Transcribe the entries exactly; images are not part of the copy.

=== Records for processing ===
********

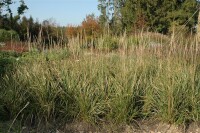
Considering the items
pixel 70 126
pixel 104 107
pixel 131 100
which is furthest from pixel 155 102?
pixel 70 126

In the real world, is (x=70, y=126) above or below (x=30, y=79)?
below

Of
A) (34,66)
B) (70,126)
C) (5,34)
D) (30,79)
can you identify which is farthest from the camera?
(5,34)

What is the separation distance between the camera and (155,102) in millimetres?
5918

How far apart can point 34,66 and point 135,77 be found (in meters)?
1.78

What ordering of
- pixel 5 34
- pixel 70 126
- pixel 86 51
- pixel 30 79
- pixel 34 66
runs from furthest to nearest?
pixel 5 34 → pixel 86 51 → pixel 34 66 → pixel 30 79 → pixel 70 126

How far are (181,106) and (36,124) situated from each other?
223 cm

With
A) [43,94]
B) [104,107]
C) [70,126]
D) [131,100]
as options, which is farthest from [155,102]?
[43,94]

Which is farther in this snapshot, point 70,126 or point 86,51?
point 86,51

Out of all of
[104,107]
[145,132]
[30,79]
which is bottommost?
[145,132]

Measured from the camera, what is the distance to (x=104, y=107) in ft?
19.1

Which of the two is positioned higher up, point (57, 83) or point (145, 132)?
point (57, 83)

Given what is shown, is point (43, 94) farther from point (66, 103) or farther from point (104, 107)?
point (104, 107)

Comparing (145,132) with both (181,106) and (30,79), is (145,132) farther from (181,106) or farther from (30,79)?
(30,79)

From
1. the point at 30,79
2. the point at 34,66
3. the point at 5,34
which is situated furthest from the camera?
the point at 5,34
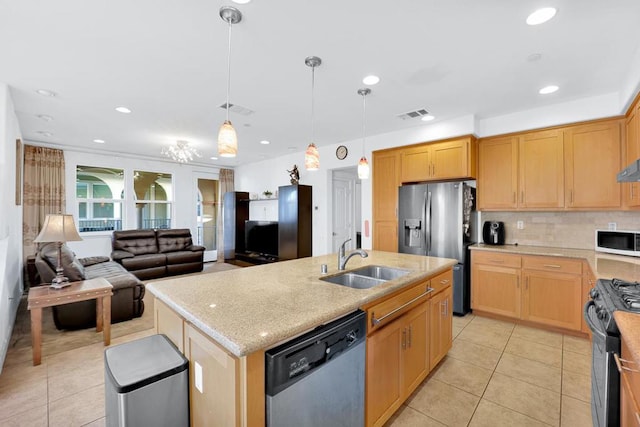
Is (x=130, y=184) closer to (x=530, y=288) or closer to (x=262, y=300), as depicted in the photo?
(x=262, y=300)

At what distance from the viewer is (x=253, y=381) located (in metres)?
1.03

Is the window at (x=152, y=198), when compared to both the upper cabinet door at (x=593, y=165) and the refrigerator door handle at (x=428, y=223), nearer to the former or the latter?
the refrigerator door handle at (x=428, y=223)

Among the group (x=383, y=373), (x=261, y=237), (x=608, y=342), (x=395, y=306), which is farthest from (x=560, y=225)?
(x=261, y=237)

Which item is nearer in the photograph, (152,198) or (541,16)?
(541,16)

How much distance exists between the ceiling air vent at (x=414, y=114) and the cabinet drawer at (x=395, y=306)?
2378 millimetres

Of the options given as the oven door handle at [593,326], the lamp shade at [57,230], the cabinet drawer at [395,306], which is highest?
the lamp shade at [57,230]

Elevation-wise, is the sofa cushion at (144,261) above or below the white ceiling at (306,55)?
below

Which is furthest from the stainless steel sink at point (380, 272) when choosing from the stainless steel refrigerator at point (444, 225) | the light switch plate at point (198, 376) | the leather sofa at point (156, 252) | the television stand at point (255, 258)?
the leather sofa at point (156, 252)

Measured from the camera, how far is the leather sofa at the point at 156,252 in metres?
5.45

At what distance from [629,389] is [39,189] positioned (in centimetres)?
772

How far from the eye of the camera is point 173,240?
6402 mm

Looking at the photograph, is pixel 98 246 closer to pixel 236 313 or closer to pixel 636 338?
pixel 236 313

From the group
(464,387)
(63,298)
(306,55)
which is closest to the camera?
(464,387)

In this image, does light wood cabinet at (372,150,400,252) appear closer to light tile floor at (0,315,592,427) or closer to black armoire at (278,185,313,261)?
black armoire at (278,185,313,261)
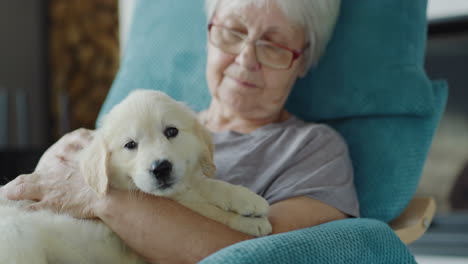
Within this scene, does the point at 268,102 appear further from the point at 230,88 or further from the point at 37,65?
the point at 37,65

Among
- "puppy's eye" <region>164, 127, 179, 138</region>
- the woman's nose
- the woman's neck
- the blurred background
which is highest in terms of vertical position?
the woman's nose

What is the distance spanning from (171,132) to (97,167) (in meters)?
0.18

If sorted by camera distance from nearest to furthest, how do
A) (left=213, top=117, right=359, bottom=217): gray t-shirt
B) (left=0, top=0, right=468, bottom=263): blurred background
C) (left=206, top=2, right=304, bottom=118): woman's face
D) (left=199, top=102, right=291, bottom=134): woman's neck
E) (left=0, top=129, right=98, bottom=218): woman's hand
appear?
(left=0, top=129, right=98, bottom=218): woman's hand, (left=213, top=117, right=359, bottom=217): gray t-shirt, (left=206, top=2, right=304, bottom=118): woman's face, (left=199, top=102, right=291, bottom=134): woman's neck, (left=0, top=0, right=468, bottom=263): blurred background

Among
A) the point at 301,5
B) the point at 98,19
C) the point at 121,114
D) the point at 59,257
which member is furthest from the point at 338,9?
the point at 98,19

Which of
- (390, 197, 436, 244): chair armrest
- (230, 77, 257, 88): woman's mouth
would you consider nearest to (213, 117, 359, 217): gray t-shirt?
(230, 77, 257, 88): woman's mouth

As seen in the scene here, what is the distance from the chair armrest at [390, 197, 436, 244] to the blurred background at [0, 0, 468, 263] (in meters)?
0.94

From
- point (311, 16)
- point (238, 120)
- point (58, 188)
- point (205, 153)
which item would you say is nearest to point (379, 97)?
point (311, 16)

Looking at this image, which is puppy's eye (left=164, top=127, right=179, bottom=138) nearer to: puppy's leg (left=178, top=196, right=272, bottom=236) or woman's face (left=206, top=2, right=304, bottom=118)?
puppy's leg (left=178, top=196, right=272, bottom=236)

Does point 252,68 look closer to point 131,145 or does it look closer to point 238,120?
point 238,120

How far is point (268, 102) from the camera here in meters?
1.44

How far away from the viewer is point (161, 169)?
0.97 m

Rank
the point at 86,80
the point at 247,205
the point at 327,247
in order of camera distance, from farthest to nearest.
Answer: the point at 86,80
the point at 247,205
the point at 327,247

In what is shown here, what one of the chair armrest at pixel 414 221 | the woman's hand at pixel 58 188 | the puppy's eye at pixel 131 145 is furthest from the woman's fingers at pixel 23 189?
the chair armrest at pixel 414 221

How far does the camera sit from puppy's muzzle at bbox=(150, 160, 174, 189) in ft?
3.19
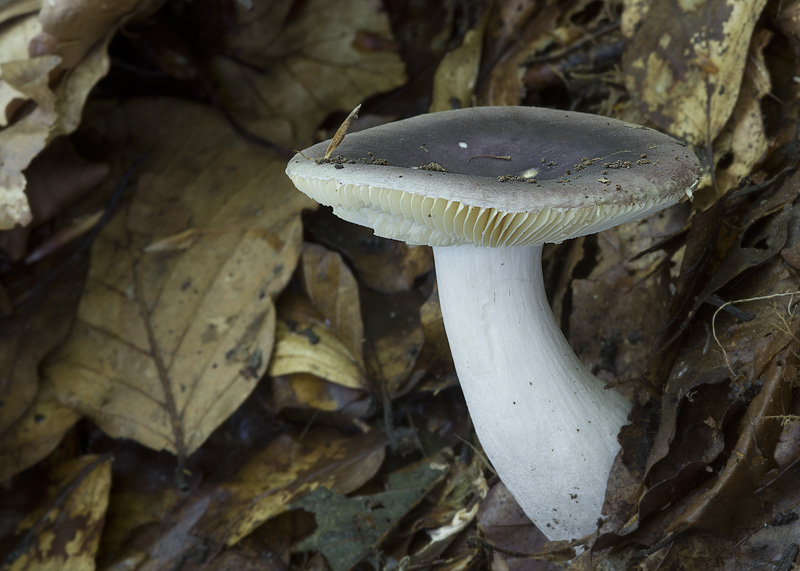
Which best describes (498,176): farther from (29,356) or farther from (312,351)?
(29,356)

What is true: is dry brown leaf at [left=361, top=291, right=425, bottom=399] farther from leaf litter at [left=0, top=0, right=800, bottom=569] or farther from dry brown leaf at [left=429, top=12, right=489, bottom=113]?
dry brown leaf at [left=429, top=12, right=489, bottom=113]

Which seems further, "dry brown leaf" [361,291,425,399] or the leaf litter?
"dry brown leaf" [361,291,425,399]

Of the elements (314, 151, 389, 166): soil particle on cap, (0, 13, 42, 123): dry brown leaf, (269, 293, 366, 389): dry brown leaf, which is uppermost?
(0, 13, 42, 123): dry brown leaf

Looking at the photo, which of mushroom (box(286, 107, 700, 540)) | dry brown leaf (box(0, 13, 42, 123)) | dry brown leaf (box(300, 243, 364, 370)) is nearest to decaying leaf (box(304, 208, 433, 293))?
dry brown leaf (box(300, 243, 364, 370))

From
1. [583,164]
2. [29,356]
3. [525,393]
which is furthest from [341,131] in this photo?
[29,356]

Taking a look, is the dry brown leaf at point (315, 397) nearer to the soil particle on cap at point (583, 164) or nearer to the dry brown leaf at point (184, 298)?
the dry brown leaf at point (184, 298)

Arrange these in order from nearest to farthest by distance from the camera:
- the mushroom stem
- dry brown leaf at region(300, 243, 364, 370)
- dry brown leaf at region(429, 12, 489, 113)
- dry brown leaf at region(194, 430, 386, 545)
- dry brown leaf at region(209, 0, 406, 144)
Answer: the mushroom stem, dry brown leaf at region(194, 430, 386, 545), dry brown leaf at region(300, 243, 364, 370), dry brown leaf at region(429, 12, 489, 113), dry brown leaf at region(209, 0, 406, 144)
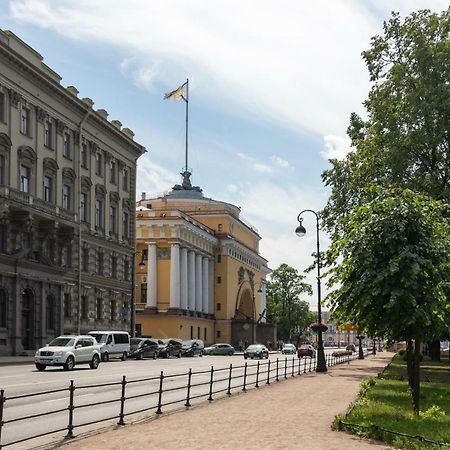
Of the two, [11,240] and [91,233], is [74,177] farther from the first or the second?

********

=== Exercise answer ===
Considering the items
pixel 70 126
pixel 104 107
pixel 131 100
which is furthest from pixel 155 102?
pixel 70 126

In the real world, is (x=70, y=126) above or below (x=30, y=79)?
below

Of
A) (34,66)
B) (70,126)
C) (5,34)
D) (30,79)
can you identify which is farthest from the camera?
(5,34)

What is the separation distance between the camera and (155,102) in millimetres?
5918

How far apart can point 34,66 and point 135,77 be found (in meters)?
1.78

What ordering of
- pixel 5 34
- pixel 70 126
- pixel 86 51
- pixel 30 79
- pixel 34 66
runs from furthest to nearest?
pixel 5 34 → pixel 86 51 → pixel 34 66 → pixel 30 79 → pixel 70 126

How far are (181,106) and (36,124) situated from each other?
223 cm

With
A) [43,94]
B) [104,107]
C) [70,126]
D) [131,100]
as options, which is farthest from [155,102]?
[43,94]

Which is farther in this snapshot, point 70,126 or point 86,51?
point 86,51

Out of all of
[104,107]
[145,132]
[30,79]
which is bottommost?
[145,132]

Measured from the camera, what is the distance to (x=104, y=107) in ft?
19.1

Which of the two is positioned higher up, point (57, 83) or point (145, 132)?
point (57, 83)

Given what is shown, is point (43, 94) farther from point (66, 103) or farther from point (104, 107)?
point (104, 107)

Comparing (145,132) with both (181,106) and (30,79), is (145,132) farther from (181,106) or farther from (30,79)?
(30,79)

From
1. the point at 30,79
2. the point at 34,66
3. the point at 5,34
which is situated furthest from the camera?
the point at 5,34
Is (x=130, y=184) closer to (x=530, y=288) or closer to (x=262, y=300), as depicted in the photo?
(x=262, y=300)

At what distance from the viewer is (x=253, y=381) located (in metres)?
1.03

Is the window at (x=152, y=198), when compared to both the upper cabinet door at (x=593, y=165) and the refrigerator door handle at (x=428, y=223), nearer to the former or the latter?
the refrigerator door handle at (x=428, y=223)

Among the group (x=383, y=373), (x=261, y=237), (x=608, y=342), (x=395, y=306), which is farthest from (x=560, y=225)?
(x=261, y=237)

Which item is nearer in the photograph, (152,198) or (541,16)?
(541,16)

How much distance exists between the ceiling air vent at (x=414, y=114) and the cabinet drawer at (x=395, y=306)?
2378 millimetres

Of the options given as the oven door handle at [593,326], the lamp shade at [57,230], the cabinet drawer at [395,306], which is highest?
the lamp shade at [57,230]

Elevation-wise, is the sofa cushion at (144,261) above or below the white ceiling at (306,55)?
below

Which is furthest from the stainless steel sink at point (380, 272) when choosing from the stainless steel refrigerator at point (444, 225) | the light switch plate at point (198, 376) | the leather sofa at point (156, 252) | the television stand at point (255, 258)?
the leather sofa at point (156, 252)

Measured from the camera, how far is the leather sofa at the point at 156,252 in metres?
5.45

At what distance from [629,389] is [39,189] positioned (in centimetres)?
772

How far from the eye of the camera is point 173,240?
6402 mm

Looking at the photograph, is pixel 98 246 closer to pixel 236 313 or closer to pixel 636 338?
pixel 236 313

From the group
(464,387)
(63,298)
(306,55)
which is closest to the camera?
(464,387)

In this image, does light wood cabinet at (372,150,400,252) appear closer to light tile floor at (0,315,592,427) or closer to black armoire at (278,185,313,261)?
black armoire at (278,185,313,261)
Within this scene, does the point at 268,102 appear further from the point at 230,88 or further from the point at 37,65?
the point at 37,65

Among
- "puppy's eye" <region>164, 127, 179, 138</region>
- the woman's nose
- the woman's neck
- the blurred background
which is highest in terms of vertical position?
the woman's nose

What is the distance spanning from (171,132) to (97,167) (in meters)?
0.18

If sorted by camera distance from nearest to furthest, how do
A) (left=213, top=117, right=359, bottom=217): gray t-shirt
B) (left=0, top=0, right=468, bottom=263): blurred background
C) (left=206, top=2, right=304, bottom=118): woman's face
D) (left=199, top=102, right=291, bottom=134): woman's neck
E) (left=0, top=129, right=98, bottom=218): woman's hand
appear?
(left=0, top=129, right=98, bottom=218): woman's hand, (left=213, top=117, right=359, bottom=217): gray t-shirt, (left=206, top=2, right=304, bottom=118): woman's face, (left=199, top=102, right=291, bottom=134): woman's neck, (left=0, top=0, right=468, bottom=263): blurred background

Among
A) the point at 301,5
B) the point at 98,19
C) the point at 121,114
D) the point at 59,257
which member is furthest from the point at 338,9?
the point at 98,19

Which of
- (390, 197, 436, 244): chair armrest
- (230, 77, 257, 88): woman's mouth
would you consider nearest to (213, 117, 359, 217): gray t-shirt?
(230, 77, 257, 88): woman's mouth

As seen in the scene here, what is the distance from the chair armrest at [390, 197, 436, 244] to the blurred background at [0, 0, 468, 263] (in meters)?
0.94

From
- point (311, 16)
- point (238, 120)
- point (58, 188)
- point (205, 153)
which item would you say is nearest to point (379, 97)?
point (311, 16)

Looking at this image, which is puppy's eye (left=164, top=127, right=179, bottom=138) nearer to: puppy's leg (left=178, top=196, right=272, bottom=236) or woman's face (left=206, top=2, right=304, bottom=118)?
puppy's leg (left=178, top=196, right=272, bottom=236)

Does point 252,68 look closer to point 131,145 or does it look closer to point 238,120?
point 238,120

How far is point (268, 102) from the camera here in meters?
1.44

How far away from the viewer is point (161, 169)?
0.97 m

Rank
the point at 86,80
the point at 247,205
the point at 327,247
in order of camera distance, from farthest to nearest.
Answer: the point at 86,80
the point at 247,205
the point at 327,247

In what is shown here, what one of the chair armrest at pixel 414 221 | the woman's hand at pixel 58 188 | the puppy's eye at pixel 131 145 is furthest from the woman's fingers at pixel 23 189?
the chair armrest at pixel 414 221

How far does the camera sit from puppy's muzzle at bbox=(150, 160, 174, 189) in ft?
3.19
Which best describes (498,176): farther from (29,356) or farther from (312,351)?
(29,356)

What is true: is dry brown leaf at [left=361, top=291, right=425, bottom=399] farther from leaf litter at [left=0, top=0, right=800, bottom=569] or farther from dry brown leaf at [left=429, top=12, right=489, bottom=113]?
dry brown leaf at [left=429, top=12, right=489, bottom=113]

Which seems further, "dry brown leaf" [361,291,425,399] or the leaf litter?
"dry brown leaf" [361,291,425,399]

Of the elements (314, 151, 389, 166): soil particle on cap, (0, 13, 42, 123): dry brown leaf, (269, 293, 366, 389): dry brown leaf, which is uppermost?
(0, 13, 42, 123): dry brown leaf

Looking at the photo, which of mushroom (box(286, 107, 700, 540)) | dry brown leaf (box(0, 13, 42, 123)) | dry brown leaf (box(300, 243, 364, 370)) is nearest to decaying leaf (box(304, 208, 433, 293))?
dry brown leaf (box(300, 243, 364, 370))

From
1. [583,164]
2. [29,356]
3. [525,393]
which is furthest from [341,131] in this photo?
[29,356]

Taking a look, is the dry brown leaf at point (315, 397) nearer to the soil particle on cap at point (583, 164) or nearer to the dry brown leaf at point (184, 298)?
the dry brown leaf at point (184, 298)

Arrange these in order from nearest to farthest by distance from the camera:
- the mushroom stem
- dry brown leaf at region(300, 243, 364, 370)
- dry brown leaf at region(429, 12, 489, 113)
- dry brown leaf at region(194, 430, 386, 545)
- dry brown leaf at region(209, 0, 406, 144)
Answer: the mushroom stem, dry brown leaf at region(194, 430, 386, 545), dry brown leaf at region(300, 243, 364, 370), dry brown leaf at region(429, 12, 489, 113), dry brown leaf at region(209, 0, 406, 144)
Of the two, [11,240] and [91,233], is [74,177] farther from the first or the second?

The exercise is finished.